Yours, Mine and Ours is a 1968 American family comedy-drama film directed by Melville Shavelson and starring Lucille Ball, Henry Fonda and Van Johnson. Before its release, it had three other working titles: The Beardsley Story, Full House, and His, Hers, and Theirs.

It was based loosely on the story of Frank and Helen Beardsley, although Desilu Productions bought the rights to the story long before Helen's autobiographical book Who Gets the Drumstick? was released to bookstores. Screenwriters Madelyn Pugh and Bob Carroll wrote several I Love Lucy-style stunts that in most cases had no basis in the actual lives of the Beardsley family, before Melville Shavelson and Mort Lachman took over primary writing duties. The film was commercially successful, and even the Beardsleys themselves appreciated it.

Plot 
Frank Beardsley is a Navy Chief Warrant Officer, recently detached from the aircraft carrier USS Enterprise and assigned as project officer for the Fresnel lens glide-slope indicator, or "meatball," that would eventually become standard equipment on all carriers. Helen North is a civilian nurse working in the dispensary at NAS Alameda, the California U.S. Navy base to which Frank is assigned.

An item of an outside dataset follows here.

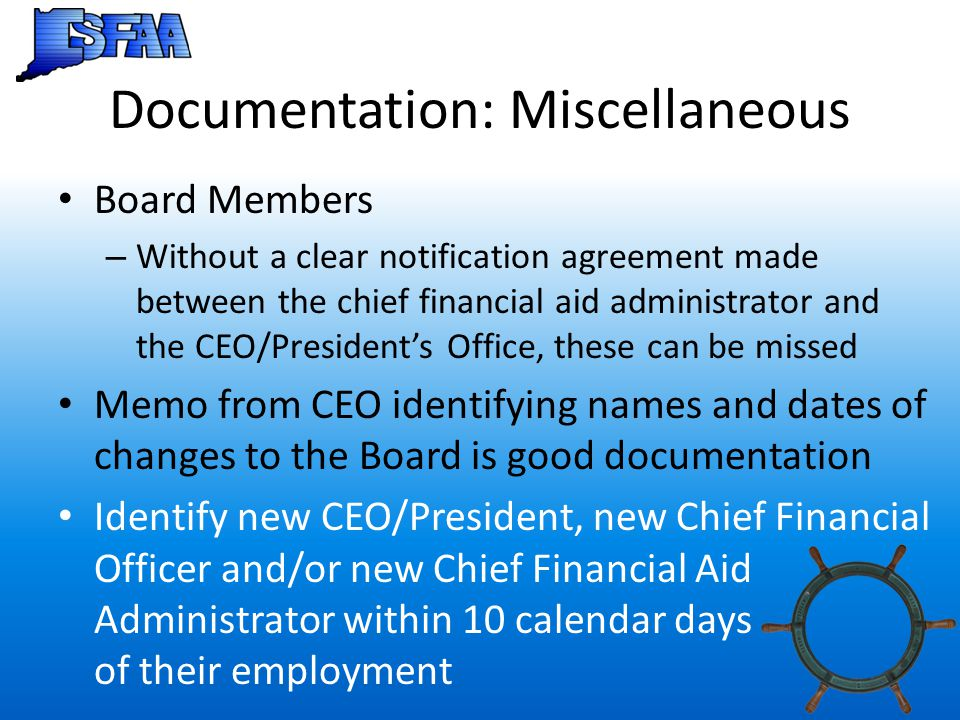 Documentation: Miscellaneous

Frank meets Helen, first by chance in the commissary on the base and again when Frank brings his distraught teen-age daughter for treatment at the dispensary, where Helen informs him that the young lady is simply growing up in a too-crowded house that lacks a mother's guidance. They immediately hit it off and go on a date, all the while shying away from admitting their respective secrets: Frank has ten children and Helen has eight, from previous marriages ended by their spouses' deaths.

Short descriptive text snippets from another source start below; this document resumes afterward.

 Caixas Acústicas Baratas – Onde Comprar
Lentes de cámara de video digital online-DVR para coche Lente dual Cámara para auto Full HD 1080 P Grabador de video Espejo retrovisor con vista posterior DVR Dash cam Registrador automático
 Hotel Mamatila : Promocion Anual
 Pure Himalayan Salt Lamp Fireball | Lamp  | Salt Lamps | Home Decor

When each finally learns the other's secret, they initially resist their mutual attraction. But Chief Warrant Officer Darrell Harrison (Van Johnson) is determined to bring them together, so he "fixes up" each of them with a sure-to-be-incompatible  blind date. Helen's date is an obstetrician (Sidney Miller) who stands a good head shorter than she ("Darrell had a malicious sense of humor," Helen observes in voice-over); Frank's date is a "hip" girl (Louise Troy) who is not only young enough to be his daughter, but is also far too forward for his taste. As the final touch, Harrison makes sure that both dates take place in the same Japanese restaurant. As Harrison fully expects, Frank and Helen end up leaving the restaurant together in his car, with Frank's date sitting uncomfortably between them as they carry on about their children.

Frank and Helen continue to date regularly, and eventually he invites her to dinner in his home. This nearly turns disastrous when Mike, Rusty, and Greg (Tim Matheson, Gil Rogers, and Gary Goetzman), Frank's three sons, mix hefty doses of gin, scotch, and vodka into Helen's drink. As a result, Helen's behavior turns wild and embarrassing, which Frank cannot comprehend until he catches his sons trying to conceal their laughter. "The court of inquiry is now in session!" he declares, and gets the three to own up and apologize. After this, he announces his intention to marry Helen, adding, "And nobody put anything into my drink."

Most of the children oppose the union at first, regarding each other and their respective stepparents with suspicion. Eventually, however, the 18 children bond into one large blended family, about to increase—Helen becomes pregnant.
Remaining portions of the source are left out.